Effecten van beweiding en vegetatieonderhoud (maaien) zijn over het algemeen positief voor de kwelderhabitattypen (tegengaan verruiging). Begreppeling kan door verdroging en versnelde successie een negatief effect hebben op de

kwelderhabitattypen. Aangezien het ontwateren nodig kan zijn voor de beweiding en het in beperkte omvang en intensiteit plaatsvindt, is het een verwaarloosbaar negatief effect. Bovendien wordt er bij het onderhoud lokaal gestreefd naar een zo natuurlijk mogelijke afwatering met minimaal onderhoud, bijvoorbeeld door uitwateringen met elkaar te combineren.

Door de werkzaamheden kan er een beperkte verstoring van broedende, rustende en foeragerende vogels plaats vinden. Voor broedvogels is het tegengaan van verruiging (door beweiding) ook positief, omdat hiermee ook het leefgebied van de vos verslechtert (afname predatie). Vogels kunnen in open terrein vossen beter zien naderen waardoor het predatiesucces lager is. Bij het kwelderbeheer hoort ook het actief uitvoeren van maatregelen om broedvogels te beschermen, namelijk het voorkómen van vertrapping van nesten door vee (afrastering, sturen beweiding), en

Natura 2000-beheerplan Waddenzee

Pagina 200 van 331

beschermen van (potentiële) broedlocaties tegen predatie (middelen: brede slenken, afrasteringen, vossenbestrijding).

In bijlage 4 (B4.3.1) is een overzicht opgenomen van de mitigerende maatregelen ten behoeve van deze activiteiten (#44, 45, en 53).

Deze mitigerende maatregelen zijn grotendeels bestaand en dienen waar nodig te worden geïntensiveerd. Hiermee worden significant negatieve effecten voorkómen en resteffecten beperkt.

Door uitvoering van de onderhoudsmaatregelen op vastelandskwelders wordt tevens een bijdrage geleverd aan de invulling van de visie van paragraaf 2.2.

Door een verstandig agrarisch gebruik en weidebeheer in de zomerpolders, die voldoende rekening houdt met de (broed)vogels, kan ook de vogelstand in deze gebieden worden beschermd. Het agrarisch gebruik in de zomerpolders kan worden voortgezet onder het bestaande beschermingsregime uit de Flora- en faunawet, dan wel de nieuwe Wet natuurbescherming, waaruit onder andere volgt dat het

verboden is om nesten van vogels te beschadigen. Op eigendommen van It Fryske Gea vindt een optimalisatie plaats van de vogelbroedfunctie.

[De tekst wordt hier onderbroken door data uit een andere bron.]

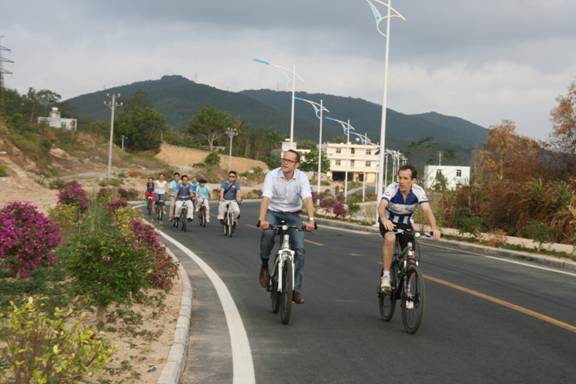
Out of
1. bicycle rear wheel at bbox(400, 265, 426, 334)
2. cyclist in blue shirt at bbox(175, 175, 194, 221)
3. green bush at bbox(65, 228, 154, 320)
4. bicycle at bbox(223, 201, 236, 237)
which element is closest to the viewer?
green bush at bbox(65, 228, 154, 320)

Voor het beheer op de eilandkwelders wordt verwezen naar de beheerplannen van desbetreffende eilanden. Zo speelt bijvoorbeeld op Vlieland (Lit. 78) een onderzoek naar de dynamiek en getijdenwerking in de Kroon’s polder (overigens gelegen buiten Natura 2000-gebied Waddenzee), op Terschelling (Lit. 79) het

landschapsproject De Grië en op Schiermonnikoog (Lit. 81) aanpassing (extensieve) begrazing.

Betreding en openstelling van buitendijkse gebieden

Betreding van de kwelders, strandvlaktes en zomerpolders tijdens hoog water kan vogels verstoren die het gebied gebruiken als hoogwatervluchtplaats. Zie kaart 9: Hoogwatervluchtplaatsen vogels. Voor broedvogels kan openstelling van kwelders tijdens het broedseizoen negatieve gevolgen hebben op het broedsucces. Zie kaart 8: Kolonies broedvogels sterns. Er lopen slechts incidenteel groepen recreanten door de kwelder over de paden. Verschillende beheerders verzorgen excursies door het gebied onder begeleiding. De meeste particuliere terreinen zijn voor het publiek toegankelijk.